W trakcie śledztwa przeprowadzonego przez władze kościelne nie potwierdziły się zarzuty pod adresem ks. Pedrasa. „Jest on niewinny wobec stawianych mu zarzutów” – podały władze kościelne Lizbony.
Już wcześniej, w marcu 2023 r. kilku portugalskich komentatorów podało, że donos przeciwko ks. Pedrasowi miał być częścią rozgrywek politycznych rządzących wówczas Portugalią socjalistów z rosnącą w sondażach konserwatywną partią Chega. Ks. Pedras był opiekunem duchowym i spowiednikiem André Ventury, przywódcy prawicowego ugrupowania Chega, zaś w sześcioosobowej komisji Strechta zasiadały osoby powiązane z lewicowo-liberalną Partią Socjalistyczną ówczesnego premiera António Costy. W listopadzie ub.r. szef rządu podał się do dymisji po objęciu go przez prokuraturę śledztwem w sprawie korupcji.
Sprawa ks. Pedrasa jest kolejnym przykładem fałszywych oskarżeń pod adresem kapłana.
W lutym 2023 r. tzw. niezależna komisja ds. zbadania nadużyć w Kościele kierowana przez psychiatrę Pedro Strechta opublikowała raport na temat przypadków pedofilii z lat 1950-2022. Wśród oskarżonych o wykorzystywanie dzieci byli księża, a także świeccy pracownicy szkół katolickich czy np. instruktorzy skautingu.
Raport raził nierzetelnością. Zawierał szczegółowe opisy gwałtów, ale nie było ani jednego rzekomego poszkodowanego, który byłby gotów skonfrontować się z oskarżaną osobą. Komisja Strechta ogłosiła, że ma 512 zeznań, na podstawie których przedstawi listę 100 księży-pedofilów pracujących wciąż instytucjach kościelnych. Grupa twierdziła też, że wie o 4,8 tys. poszkodowanych, bo 512 autorów doniesień miało kontakt z 4,3 tys. innych ofiar. Za agresora, który skrzywdził wiele dzieci uznano np. spowiednika, który pytał nastolatków, czy zachowują wstrzemięźliwość.
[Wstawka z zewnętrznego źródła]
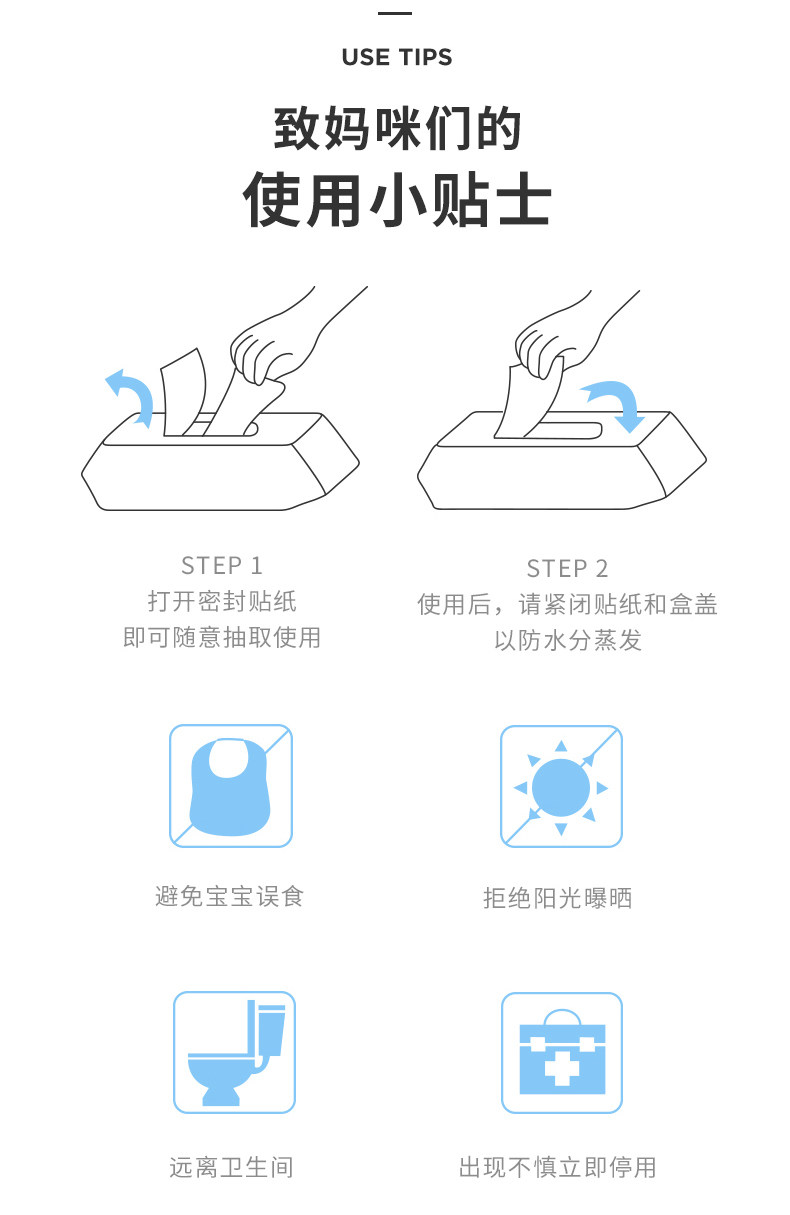 USE TIPS

致妈咪们的
使用小贴士

STEP 1
打开密封贴纸
即可随意抽取使用

STEP 2
使用后，请紧闭贴纸和盒盖
以防水分蒸发

避免宝宝误食

拒绝阳光曝晒

远离卫生间

出现不慎立即停用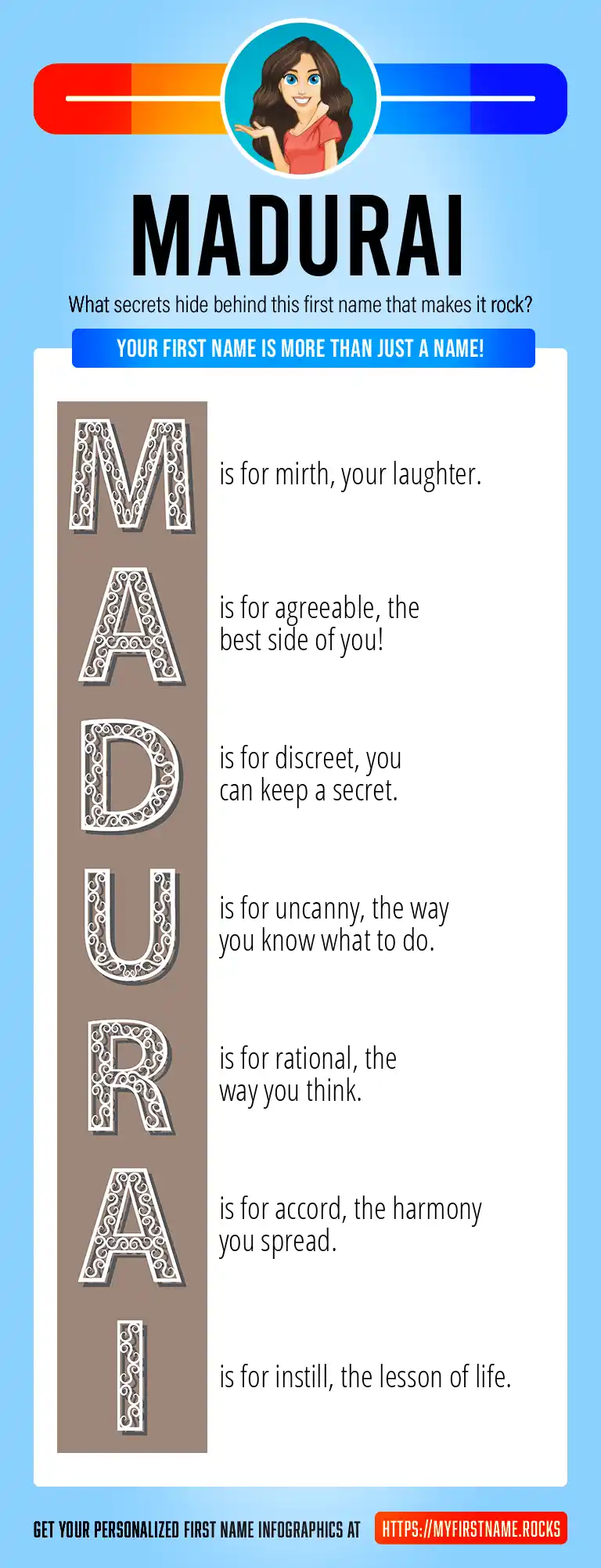 MADURAI

What secrets hide behind this first name that makes it rock?

YOUR FIRST NAME IS MORE THAN JUST A NAME!

M is for mirth, your laughter.

A is for agreeable, the best side of you!

D is for discreet, you can keep a secret.

U is for uncanny, the way you know what to do.

R is for rational, the way you think.

A is for accord, the harmony you spread.

I is for instill, the lesson of life.

GET YOUR PERSONALIZED FIRST NAME INFOGRAPHICS AT HTTPS://MYFIRSTNAME.ROCKS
W spisie, który miał zawierać 100 nazwisk figurowało zaledwie 14 aktualnie posługujących księży. Pozostali na liście to zmarli kapłani, osoby świeckie, a nawet wciąż żyjący księża, wobec których umorzono już postępowania z braku dowodów. W grudniu 2023 r. Konferencja Episkopatu Portugalii podała, że ośmiu z czternastu kapłanów oskarżonych o domniemane nadużycia seksualne, które w 2023 r. znalazły się na tzw. liście Strechta, powróciła już do posługi w swoich diecezjach, gdyż nie potwierdzono wobec nich zarzutów o nadużycia seksualne.